### DIRECTIONS FOR THIS TASK
Answer these questions using the passage on automation below.
(a) Which crisis has overshadowed the debate over automation?
(b) What is the title of the National Bureau of Economic Research paper?
(c) By about what percentage do the authors say employment could rise?
[PROVIDED PASSAGE Boundary: Start]
The debate over automation has been overshadowed by more immediate economic problems created by the coronavirus crisis. But when things return to some semblance of normality, it’s sure to crop up again and may well play a role in how a recovery takes shape.
The basic question is whether automation is good or bad for average workers. The latest salvo against the robots comes from economists Daron Acemoglu, Andrea Manera, and Pascual Restrepo. In a recent National Bureau of Economic Research paper entitled “Does the US Tax Code Favor Automation?,” they argue that taxes are higher on labor than on capital equipment, causing companies to invest too much in machines and not enough in manpower. The authors claim that this misallocation of resources is responsible for lower wages and lower employment levels; to remedy it, they advocate taxing automation and cutting income and payroll taxes. This, they argue, could raise employment by about 4%. That’s an astonishing number, representing over 5 million new workers. Is it worth considering?
[PROVIDED PASSAGE Boundary: End]
[SOURCE MATERIAL Boundary: Start]
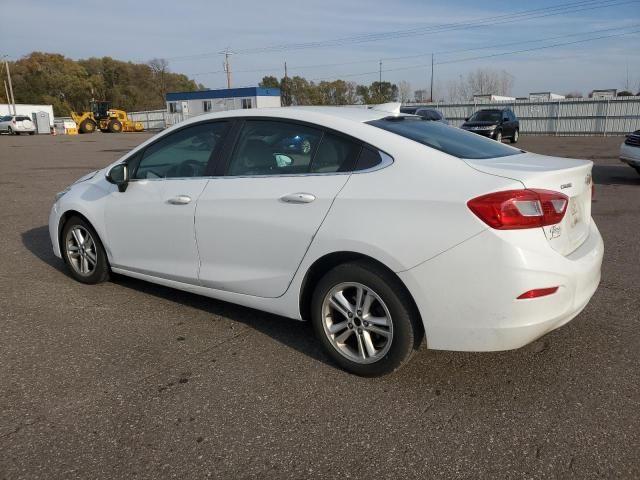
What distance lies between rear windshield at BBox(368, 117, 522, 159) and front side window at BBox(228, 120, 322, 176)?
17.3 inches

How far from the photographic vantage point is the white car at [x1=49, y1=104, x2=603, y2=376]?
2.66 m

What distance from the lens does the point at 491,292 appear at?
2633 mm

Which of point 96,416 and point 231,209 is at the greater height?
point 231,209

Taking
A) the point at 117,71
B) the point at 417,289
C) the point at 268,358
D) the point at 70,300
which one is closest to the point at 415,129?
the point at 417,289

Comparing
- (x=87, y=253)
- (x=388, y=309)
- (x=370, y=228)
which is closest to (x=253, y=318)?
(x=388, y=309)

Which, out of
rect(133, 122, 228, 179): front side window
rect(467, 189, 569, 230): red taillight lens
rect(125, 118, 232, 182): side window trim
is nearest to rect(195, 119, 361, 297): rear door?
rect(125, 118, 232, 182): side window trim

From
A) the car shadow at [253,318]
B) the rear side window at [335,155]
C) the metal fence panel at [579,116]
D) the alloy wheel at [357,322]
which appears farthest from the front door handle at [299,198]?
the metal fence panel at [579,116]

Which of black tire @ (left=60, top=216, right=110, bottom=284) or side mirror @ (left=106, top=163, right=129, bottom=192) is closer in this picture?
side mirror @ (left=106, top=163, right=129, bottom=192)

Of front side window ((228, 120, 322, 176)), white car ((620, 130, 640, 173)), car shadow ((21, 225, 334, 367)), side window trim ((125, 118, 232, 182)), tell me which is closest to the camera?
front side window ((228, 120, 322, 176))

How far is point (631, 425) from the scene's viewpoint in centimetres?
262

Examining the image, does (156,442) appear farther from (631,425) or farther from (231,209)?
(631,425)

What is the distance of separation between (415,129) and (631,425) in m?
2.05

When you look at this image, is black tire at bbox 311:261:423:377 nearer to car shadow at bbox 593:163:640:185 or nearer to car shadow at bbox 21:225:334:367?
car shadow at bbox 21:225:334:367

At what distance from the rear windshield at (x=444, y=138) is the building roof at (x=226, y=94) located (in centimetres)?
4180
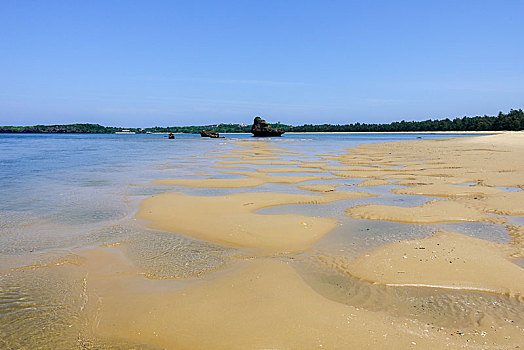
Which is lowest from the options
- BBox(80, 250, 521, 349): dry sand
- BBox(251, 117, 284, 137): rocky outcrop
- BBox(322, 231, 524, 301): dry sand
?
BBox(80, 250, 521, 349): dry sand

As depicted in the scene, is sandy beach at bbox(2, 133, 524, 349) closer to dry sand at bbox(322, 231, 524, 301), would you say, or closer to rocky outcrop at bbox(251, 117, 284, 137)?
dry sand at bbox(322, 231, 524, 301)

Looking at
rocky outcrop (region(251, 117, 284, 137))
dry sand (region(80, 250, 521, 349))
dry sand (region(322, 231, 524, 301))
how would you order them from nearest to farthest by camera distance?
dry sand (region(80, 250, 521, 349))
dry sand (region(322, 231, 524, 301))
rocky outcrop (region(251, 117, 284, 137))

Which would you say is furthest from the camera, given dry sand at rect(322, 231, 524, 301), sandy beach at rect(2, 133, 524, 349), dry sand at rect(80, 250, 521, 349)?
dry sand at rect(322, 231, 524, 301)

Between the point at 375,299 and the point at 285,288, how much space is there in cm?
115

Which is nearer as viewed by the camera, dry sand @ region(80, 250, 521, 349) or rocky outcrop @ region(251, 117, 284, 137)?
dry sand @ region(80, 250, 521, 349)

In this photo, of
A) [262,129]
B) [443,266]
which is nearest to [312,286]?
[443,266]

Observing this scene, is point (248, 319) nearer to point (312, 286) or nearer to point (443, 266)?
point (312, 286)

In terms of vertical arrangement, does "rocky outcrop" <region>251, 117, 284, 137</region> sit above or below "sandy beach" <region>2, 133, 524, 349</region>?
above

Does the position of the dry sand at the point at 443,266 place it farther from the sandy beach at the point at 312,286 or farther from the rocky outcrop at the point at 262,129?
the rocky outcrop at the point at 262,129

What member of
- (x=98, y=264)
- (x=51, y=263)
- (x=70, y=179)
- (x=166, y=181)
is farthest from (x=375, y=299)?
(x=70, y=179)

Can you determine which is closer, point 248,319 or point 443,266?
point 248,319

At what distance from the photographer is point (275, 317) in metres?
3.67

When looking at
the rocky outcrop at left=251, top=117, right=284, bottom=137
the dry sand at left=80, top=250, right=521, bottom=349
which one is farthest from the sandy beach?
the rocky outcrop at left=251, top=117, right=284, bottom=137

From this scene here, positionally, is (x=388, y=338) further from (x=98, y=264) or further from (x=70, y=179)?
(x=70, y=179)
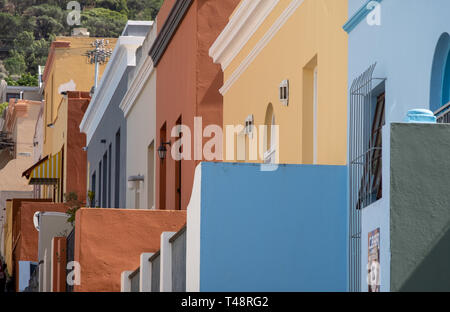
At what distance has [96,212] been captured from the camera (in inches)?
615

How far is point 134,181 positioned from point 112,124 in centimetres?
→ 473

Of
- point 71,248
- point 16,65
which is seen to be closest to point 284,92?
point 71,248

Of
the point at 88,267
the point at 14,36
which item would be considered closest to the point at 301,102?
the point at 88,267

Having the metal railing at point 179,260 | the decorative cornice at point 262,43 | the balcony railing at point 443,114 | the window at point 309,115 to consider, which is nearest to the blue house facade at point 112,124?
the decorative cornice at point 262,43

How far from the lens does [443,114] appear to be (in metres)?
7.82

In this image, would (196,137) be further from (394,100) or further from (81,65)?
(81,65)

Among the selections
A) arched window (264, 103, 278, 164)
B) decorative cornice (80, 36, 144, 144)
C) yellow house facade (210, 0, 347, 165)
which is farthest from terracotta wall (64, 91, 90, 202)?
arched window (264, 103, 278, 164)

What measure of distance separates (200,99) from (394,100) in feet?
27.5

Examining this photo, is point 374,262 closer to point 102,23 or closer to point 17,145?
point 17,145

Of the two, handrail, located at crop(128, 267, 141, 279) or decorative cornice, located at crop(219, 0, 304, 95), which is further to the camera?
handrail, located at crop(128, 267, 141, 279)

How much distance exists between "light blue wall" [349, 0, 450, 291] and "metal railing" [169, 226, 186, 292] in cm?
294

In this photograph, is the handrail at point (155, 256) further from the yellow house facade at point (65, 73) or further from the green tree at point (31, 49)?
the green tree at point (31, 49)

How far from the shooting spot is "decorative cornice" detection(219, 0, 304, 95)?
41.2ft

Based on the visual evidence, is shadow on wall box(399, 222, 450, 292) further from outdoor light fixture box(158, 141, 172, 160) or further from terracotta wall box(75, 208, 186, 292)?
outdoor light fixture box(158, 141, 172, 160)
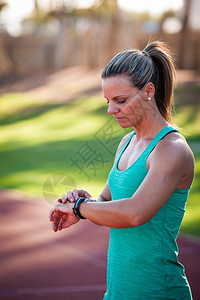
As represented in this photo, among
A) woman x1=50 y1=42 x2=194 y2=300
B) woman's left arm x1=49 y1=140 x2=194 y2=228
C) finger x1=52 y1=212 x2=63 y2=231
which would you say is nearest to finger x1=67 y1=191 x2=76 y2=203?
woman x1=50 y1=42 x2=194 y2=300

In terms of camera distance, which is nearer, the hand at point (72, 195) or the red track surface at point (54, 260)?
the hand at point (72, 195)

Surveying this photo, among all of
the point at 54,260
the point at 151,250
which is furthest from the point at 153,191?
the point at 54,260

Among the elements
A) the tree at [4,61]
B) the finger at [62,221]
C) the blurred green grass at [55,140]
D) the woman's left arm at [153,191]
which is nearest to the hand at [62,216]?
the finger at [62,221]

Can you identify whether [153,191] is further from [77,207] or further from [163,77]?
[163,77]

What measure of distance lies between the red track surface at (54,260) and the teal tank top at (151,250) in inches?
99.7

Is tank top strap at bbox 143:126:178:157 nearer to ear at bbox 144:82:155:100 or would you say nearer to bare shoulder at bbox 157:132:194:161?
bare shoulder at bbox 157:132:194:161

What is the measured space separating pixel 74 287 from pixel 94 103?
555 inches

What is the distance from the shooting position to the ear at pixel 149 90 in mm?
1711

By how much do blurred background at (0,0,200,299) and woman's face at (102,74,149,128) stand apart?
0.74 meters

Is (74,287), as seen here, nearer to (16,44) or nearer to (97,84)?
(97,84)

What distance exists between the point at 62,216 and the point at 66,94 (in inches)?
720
[SOURCE MATERIAL Boundary: End]
### RESPONSE FOR THIS EXERCISE
(a) The coronavirus crisis
(b) "Does the US Tax Code Favor Automation?"
(c) About 4%